Transferring to AUBG
I studied at the University of Maryland for one year – it is a very large school, as opposed to AUBG. It’s a beautiful campus, located in College Park, Maryland, with an enrollment of more than 30,000 Undergraduate students, about 10,000 Graduates, and 300 academic programs.
With such large numbers, the education process was mass-oriented and impersonal, which was not my preference.
Then I found out about the American University in Bulgaria – it had a great reputation, a much smaller number of students, and an international environment (in the UM, most of the students were Americans, mainly from the state). Just the boutique university I was dreaming about.
As I had no plans to stay and work in the USA after graduation, it was an easy decision to transfer to AUBG. I would get better quality education for a lower cost and be ‘at home’ at the same time.
My first impressions were strong and positive: a highly competitive environment with strong students, and teachers with a very high level of expertise – most of them coming from a business in their field, which is extremely useful.
The campus was very well set up – compact, but convenient. And of course, I enjoyed the sunny and relaxed Blagoevgrad – no traffic jams, no stress… At least in the remote past of 1998.
I met my best friend at AUBG, also a lot of other friends we keep in touch with. This is priceless!
My professional development definitely fostered by the skills I acquired at AUBG, but even more, impact had the direct and indirect connections I gained while studying. Because AUBG is at such a high level, most of its students reach a senior management level and above, and certainly, these connections have been significant for my work life.
Having a Western type of education has helped me to cooperate with international partners and interact on a more profound level. I am very grateful for having the opportunity to be part of this unique community, fostering so many bright minds of the CEE region.
Career after AUBG
After graduation, I started work in a hotel as a Sales & Marketing manager. I fell in love with tourism and later obtained an MBA in Hospitality Management from Cesar Ritz College in Switzerland. I have been working in a couple of hotels since and have been at my latest position for 10+ years as a Director of Revenue Management for a company with several hotels in Bulgaria.
Coming back to AUBG
I didn’t have the chance to visit AUBG for a few years (the last time I attended one of the reunions), and coming back together with my family, and having the opportunity to share so many stories with them both resembled an extraordinary time machine, where past met present and future.
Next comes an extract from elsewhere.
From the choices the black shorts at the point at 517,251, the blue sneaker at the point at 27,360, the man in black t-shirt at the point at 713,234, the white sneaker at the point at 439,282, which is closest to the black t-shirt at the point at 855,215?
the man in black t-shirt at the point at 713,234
Of course, many things have changed since my graduation, but the atmosphere, the way the students interact with each other, and the great AUBG team are still very much the same. Our visit was such a positive inflow of energy, everyone was so welcoming, and I wish myself to visit you at least once a year.
Advice to the students
We live in times where life is so accelerated, and not always in the good direction: with serious threats to the environment and growing social inequality. A drastic change of the everyday life and our values is needed to reverse these trends.
So my advice is: adapt your dreams to this new reality. Pursue dreams that will have a significant positive effect on the environment and the society. The benefit is that now there are so many opportunities and funding for such ideas and projects. Find these dreams, then think about how you can improve them even more, and scale them to have a bigger effect. Don’t stop pushing your limits. Our children and your children will bear the fruits of what we do today.
If you are not already conscious about your daily routines, start today by changing one thing every week that would benefit the environment (such as shopping with multi-use bag, stopping the water while brushing your teeth, showering for less time, recycling everything possible, minimizing riding alone in the car –try to combine with colleagues or family, or using other means of transport, using multi-use metal capsules for your Nespresso or Dolce Gusto coffee machine, etc.). The more you do, the more you see what more can be done. And it’s also contagious.